■ Excerto da página:
● ● ● ● ● ● ●
As guerras convencionais e os conflitos atípicos, cada vez mais frequentes, que se focalizam essencialmente nos países mais problemáticos, tanto etnicamente como social e economicamente, só se fazem porque nunca há penúria de armas, bem pelo contrário. E aí está o busílis da questão e porque, como afirmo no início, é fácil falar, mas “simultaneamente uma quase impossibilidade se o nosso objectivo real for ir mais além do sonho e da utopia quase inacessíveis mas porém possíveis”!
Que eu saiba, as guerras e os conflitos não se fazem à pedrada e à flechada! E mesmo quando o drama como o genocídio ruandês em 1994 se deveu em parte ao fornecimento abusivo e descontrolado de muitas dezenas de milhares de catanas por parte de um dos membros permanentes do Conselho de Segurança, tal só se pôde concretizar perante a impotência, a indiferença e o imobilismo dos membros do Conselho de Segurança das Nações Unidas como tão bem explica o Tenente General Romeo Dalaire, na altura Comandante Chefe das forças da ONU no Ruanda, no seu impressionante livro “Shake the Hand to the Devil”.
Este imoral comércio, que coloco no mesmo abominável patamar dos infamantes comércios da droga e da prostituição, em particular a infantil, está intrinsecamente associado aos conflitos étnicos e pseudo-religiosos que são sempre guerras pelo poder e só não acaba já porque os cinco membros permanentes do Conselho de Segurança das Nações Unidas são os maiores produtores e os maiores vendedores de armas do Mundo, como já foi citado num recente relatório anual do PNUD.
A esse respeito nunca será demais salientar e relembrar que o primeiro dever do Conselho de Segurança das Nações Unidas é zelar pela Paz no Mundo e que o desarmamento é vital para concretizar a proibição de violência segundo o artigo 2 (4) da Carta das Nações Unidas.
Estamos pois, é evidente, perante um problema digno da quadratura do círculo: impossibilidade de se conseguir o tão almejado desarmamento a menos que haja verdadeira vontade política para se pôr termo a tão tamanha estupidez e insano paradoxo. Quanto a mim, tal só se concretizará se o novo e ascendente conceito de Cidadania Global se afirmar e globalizar dando nascimento a um novo paradigma humano.
Só esse novo paradigma humano fará com que a Convenção Anti-minas, o Tribunal Penal Internacional, o Protocolo de Quioto e tantas outras convenções mundiais (Crianças, mulheres, Racismo...) sejam ratificadas e respeitadas por todos. Só se a Sociedade Civil Mundial exercer uma pressão consistente e constante, se concretizará “Um outro Mundo possível” e se conseguirá atingir o que é tão vital, a saber: o fim da produção e comércio das minas e das armas ligeiras assim como um Tratado eficaz de não proliferação do armamento pesado de todo o tipo assim como a sua redução e até extinção.
Só assim ficará controlado esse lucrativo e mortífero negócio, muito associado aos circuitos da corrupção e desgovernação que desestabiliza inúmeros países pelos conflitos que facilita e provoca, empobrecendo os já parcos recursos financeiros de alguns estados e que ameaça desestabilizar o Mundo inteiro, se já não o fez!
Estrangulados pelos seus governos fortemente armados, corruptos e corruptíveis não resta a esses povos senão o subdesenvolvimento crónico, o medo da guerra e da repressão, a miséria, a falta de esperança e a massiva imigração que já apavora a Europa.
É por isso que considero o recente acordo entre os EUA e a Rússia para a redução das armas estratégicas nucleares, o renascer da esperança…
Ainda que o acordo venha a revelar-se um passo demasiado pequeno para a ambição de reduzir o armamento nuclear, será já, certamente, um passo de gigante no sentido da dignidade e do futuro possível da Humanidade.
● ● ● ● ● ● ●
■ Material fornecido:
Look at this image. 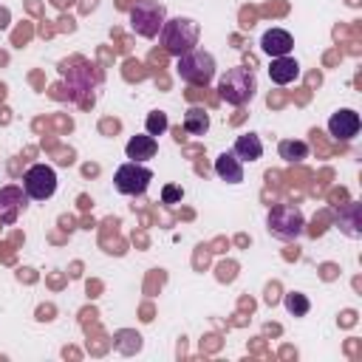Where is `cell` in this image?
● ● ● ● ● ● ●
■ Tarefas a realizar:
1/ Responda às perguntas abaixo sobre o texto acerca do comércio de armas, assinalando cada resposta com a mesma letra:
(a) Em que ano ocorreu o genocídio ruandês referido?
(b) Qual é, segundo o texto, o primeiro dever do Conselho de Segurança das Nações Unidas?
(c) Entre que países foi celebrado o recente acordo para a redução das armas estratégicas nucleares?
2/ Transcreva, sem qualquer alteração, a parte do texto sobre o comércio de armas que se inicia com as palavras "Este imoral comércio, que" e se encerra com "das Nações Unidas.".

■ Resultados esperados:
1/
(a) Em 1994.
(b) Zelar pela Paz no Mundo.
(c) Entre os EUA e a Rússia.

2/
Este imoral comércio, que coloco no mesmo abominável patamar dos infamantes comércios da droga e da prostituição, em particular a infantil, está intrinsecamente associado aos conflitos étnicos e pseudo-religiosos que são sempre guerras pelo poder e só não acaba já porque os cinco membros permanentes do Conselho de Segurança das Nações Unidas são os maiores produtores e os maiores vendedores de armas do Mundo, como já foi citado num recente relatório anual do PNUD.
A esse respeito nunca será demais salientar e relembrar que o primeiro dever do Conselho de Segurança das Nações Unidas é zelar pela Paz no Mundo e que o desarmamento é vital para concretizar a proibição de violência segundo o artigo 2 (4) da Carta das Nações Unidas.